"""

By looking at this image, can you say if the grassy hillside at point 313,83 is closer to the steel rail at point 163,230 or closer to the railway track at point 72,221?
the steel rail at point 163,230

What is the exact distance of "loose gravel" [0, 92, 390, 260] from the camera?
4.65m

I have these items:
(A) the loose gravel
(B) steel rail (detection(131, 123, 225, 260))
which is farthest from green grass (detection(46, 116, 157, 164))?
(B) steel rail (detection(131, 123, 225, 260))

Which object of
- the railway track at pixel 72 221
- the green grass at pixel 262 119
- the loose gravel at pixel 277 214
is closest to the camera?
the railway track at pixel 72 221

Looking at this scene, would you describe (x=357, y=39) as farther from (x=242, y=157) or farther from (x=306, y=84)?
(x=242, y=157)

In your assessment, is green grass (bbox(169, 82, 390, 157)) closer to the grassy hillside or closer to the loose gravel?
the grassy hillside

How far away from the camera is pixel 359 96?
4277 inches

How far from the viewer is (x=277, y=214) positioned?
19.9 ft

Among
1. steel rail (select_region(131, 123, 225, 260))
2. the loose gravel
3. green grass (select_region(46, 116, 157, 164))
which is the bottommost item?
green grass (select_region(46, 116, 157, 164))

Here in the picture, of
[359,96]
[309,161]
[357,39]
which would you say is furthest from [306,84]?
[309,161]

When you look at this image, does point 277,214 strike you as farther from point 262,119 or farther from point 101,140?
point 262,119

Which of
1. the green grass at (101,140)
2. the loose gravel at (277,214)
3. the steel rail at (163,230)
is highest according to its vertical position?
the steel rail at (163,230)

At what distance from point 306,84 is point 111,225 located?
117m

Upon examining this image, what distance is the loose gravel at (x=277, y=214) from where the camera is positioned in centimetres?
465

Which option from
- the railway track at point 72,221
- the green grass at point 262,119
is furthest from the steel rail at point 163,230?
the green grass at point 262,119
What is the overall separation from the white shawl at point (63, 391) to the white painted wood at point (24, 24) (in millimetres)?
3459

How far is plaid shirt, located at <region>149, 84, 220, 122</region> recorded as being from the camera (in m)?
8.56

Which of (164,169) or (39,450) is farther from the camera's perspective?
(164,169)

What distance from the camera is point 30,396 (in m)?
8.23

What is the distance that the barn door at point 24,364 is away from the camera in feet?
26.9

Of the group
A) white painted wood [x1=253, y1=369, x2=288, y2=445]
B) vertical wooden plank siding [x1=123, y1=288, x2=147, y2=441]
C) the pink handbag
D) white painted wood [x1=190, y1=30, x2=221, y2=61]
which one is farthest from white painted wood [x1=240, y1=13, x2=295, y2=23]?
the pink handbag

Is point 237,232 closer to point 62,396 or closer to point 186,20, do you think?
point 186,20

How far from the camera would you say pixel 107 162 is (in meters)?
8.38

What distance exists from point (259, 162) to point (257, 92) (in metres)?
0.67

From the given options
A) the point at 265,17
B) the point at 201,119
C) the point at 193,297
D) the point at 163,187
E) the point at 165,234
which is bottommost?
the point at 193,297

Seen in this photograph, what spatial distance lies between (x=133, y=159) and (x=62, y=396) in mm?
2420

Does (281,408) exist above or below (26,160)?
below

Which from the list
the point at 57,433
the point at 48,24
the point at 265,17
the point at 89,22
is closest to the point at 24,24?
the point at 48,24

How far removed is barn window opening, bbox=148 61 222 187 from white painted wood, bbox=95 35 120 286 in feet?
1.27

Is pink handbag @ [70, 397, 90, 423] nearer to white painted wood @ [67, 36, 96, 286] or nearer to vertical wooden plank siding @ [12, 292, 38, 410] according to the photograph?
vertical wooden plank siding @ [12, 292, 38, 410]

"""
"""

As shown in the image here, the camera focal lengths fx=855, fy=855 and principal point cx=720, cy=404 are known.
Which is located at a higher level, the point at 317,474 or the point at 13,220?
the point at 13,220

"""
"""

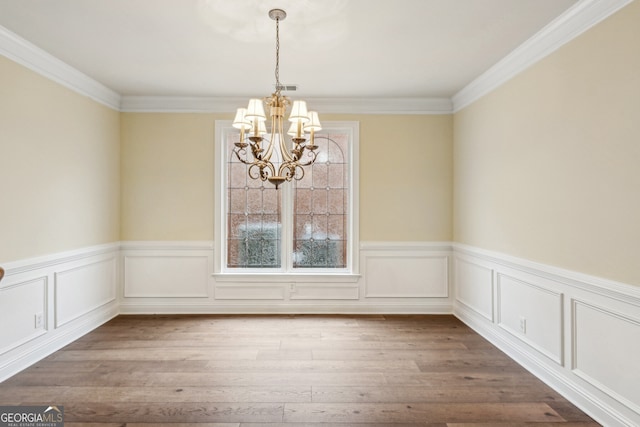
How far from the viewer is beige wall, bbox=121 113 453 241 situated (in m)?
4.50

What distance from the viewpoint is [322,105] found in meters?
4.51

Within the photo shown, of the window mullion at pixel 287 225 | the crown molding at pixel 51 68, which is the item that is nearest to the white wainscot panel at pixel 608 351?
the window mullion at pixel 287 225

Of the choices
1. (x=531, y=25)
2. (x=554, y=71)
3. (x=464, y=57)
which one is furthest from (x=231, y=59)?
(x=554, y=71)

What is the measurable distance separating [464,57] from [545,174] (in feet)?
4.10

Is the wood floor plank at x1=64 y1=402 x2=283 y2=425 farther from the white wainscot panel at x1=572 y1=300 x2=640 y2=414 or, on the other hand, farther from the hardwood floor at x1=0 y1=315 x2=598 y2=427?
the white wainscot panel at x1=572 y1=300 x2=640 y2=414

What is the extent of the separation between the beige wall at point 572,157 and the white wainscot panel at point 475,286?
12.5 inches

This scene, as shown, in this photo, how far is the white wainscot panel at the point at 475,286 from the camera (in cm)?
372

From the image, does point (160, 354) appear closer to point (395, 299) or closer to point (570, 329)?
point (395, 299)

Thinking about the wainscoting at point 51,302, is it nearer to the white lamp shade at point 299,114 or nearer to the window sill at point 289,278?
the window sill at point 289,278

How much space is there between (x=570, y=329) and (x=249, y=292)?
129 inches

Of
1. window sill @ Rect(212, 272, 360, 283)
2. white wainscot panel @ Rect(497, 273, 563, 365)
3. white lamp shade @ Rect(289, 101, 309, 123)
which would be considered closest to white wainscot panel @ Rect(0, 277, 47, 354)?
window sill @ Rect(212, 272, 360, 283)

"""

WHAT TO DO. Pull out every line in the rows above that contains the word "between". Copy each one, and treat uppercase and lowercase as different.

EXERCISE OUTPUT.
Seen in this photograph, what spatial distance lies between (x=133, y=159) and (x=62, y=396) in mm?
What is the extent of the separation between the beige wall at point 572,157 and the white wainscot panel at point 475,286?
How much space is there between (x=570, y=329) and (x=249, y=292)?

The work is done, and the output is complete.